▶ **GOAL OF THE EXERCISE**
Rewrite the lines below, swapping each "sausage" for "hot dog" and leaving the rest untouched.

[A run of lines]
----------------

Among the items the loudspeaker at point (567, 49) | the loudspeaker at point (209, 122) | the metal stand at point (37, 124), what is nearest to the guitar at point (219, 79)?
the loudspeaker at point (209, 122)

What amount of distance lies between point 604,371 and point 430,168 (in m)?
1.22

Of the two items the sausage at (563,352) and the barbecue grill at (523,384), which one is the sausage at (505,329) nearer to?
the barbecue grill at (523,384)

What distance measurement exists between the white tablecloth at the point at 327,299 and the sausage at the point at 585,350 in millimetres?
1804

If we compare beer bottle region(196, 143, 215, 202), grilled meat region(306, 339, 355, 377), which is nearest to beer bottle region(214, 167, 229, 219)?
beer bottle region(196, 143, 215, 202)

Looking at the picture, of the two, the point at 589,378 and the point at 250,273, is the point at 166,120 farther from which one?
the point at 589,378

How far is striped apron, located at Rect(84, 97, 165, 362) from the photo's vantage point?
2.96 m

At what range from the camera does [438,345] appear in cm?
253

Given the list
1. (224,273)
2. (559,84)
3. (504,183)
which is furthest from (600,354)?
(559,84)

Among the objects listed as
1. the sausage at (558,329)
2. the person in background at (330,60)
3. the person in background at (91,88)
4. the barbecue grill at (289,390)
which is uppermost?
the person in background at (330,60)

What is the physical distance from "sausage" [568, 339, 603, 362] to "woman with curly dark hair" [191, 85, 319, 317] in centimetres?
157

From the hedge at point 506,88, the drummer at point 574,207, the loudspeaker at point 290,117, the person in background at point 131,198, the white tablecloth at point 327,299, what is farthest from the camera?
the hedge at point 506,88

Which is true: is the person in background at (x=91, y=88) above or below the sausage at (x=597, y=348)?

----------------

▶ **PROBLEM SOLUTION**
Among the items the loudspeaker at point (567, 49) | the loudspeaker at point (209, 122) | the metal stand at point (37, 124), what is nearest to the guitar at point (219, 79)?
the loudspeaker at point (209, 122)

What amount of distance lies between point 604,371 and point 430,168 (in m)?
1.22

Of the two items the hot dog at (563,352) and the barbecue grill at (523,384), which one is the hot dog at (505,329) nearer to?
the barbecue grill at (523,384)

What distance measurement exists between the white tablecloth at the point at 327,299 and the hot dog at the point at 585,350 in millimetres?
1804

If we compare beer bottle region(196, 143, 215, 202), grilled meat region(306, 339, 355, 377), which is nearest to beer bottle region(214, 167, 229, 219)?
beer bottle region(196, 143, 215, 202)

Looking at the picture, of the two, the point at 589,378 and the point at 250,273, is the point at 166,120 farther from which one?
the point at 589,378

How far is striped apron, located at Rect(84, 97, 165, 362) from the photo's vantage point?
2.96 m

At what range from the camera does [438,345] appear in cm?
253

Given the list
1. (224,273)
2. (559,84)
3. (504,183)
which is furthest from (600,354)?
(559,84)

Among the objects listed as
1. the hot dog at (558,329)
2. the person in background at (330,60)
3. the person in background at (91,88)
4. the barbecue grill at (289,390)
which is uppermost?
the person in background at (330,60)

What is the physical distance from "hot dog" [568, 339, 603, 362] to "woman with curly dark hair" [191, 85, 319, 317] in centimetres?
157

From the hedge at point 506,88, the drummer at point 574,207, the loudspeaker at point 290,117, the person in background at point 131,198, the white tablecloth at point 327,299, what is farthest from the camera?
the hedge at point 506,88

Which is true: is the person in background at (x=91, y=88) above or below the hot dog at (x=597, y=348)?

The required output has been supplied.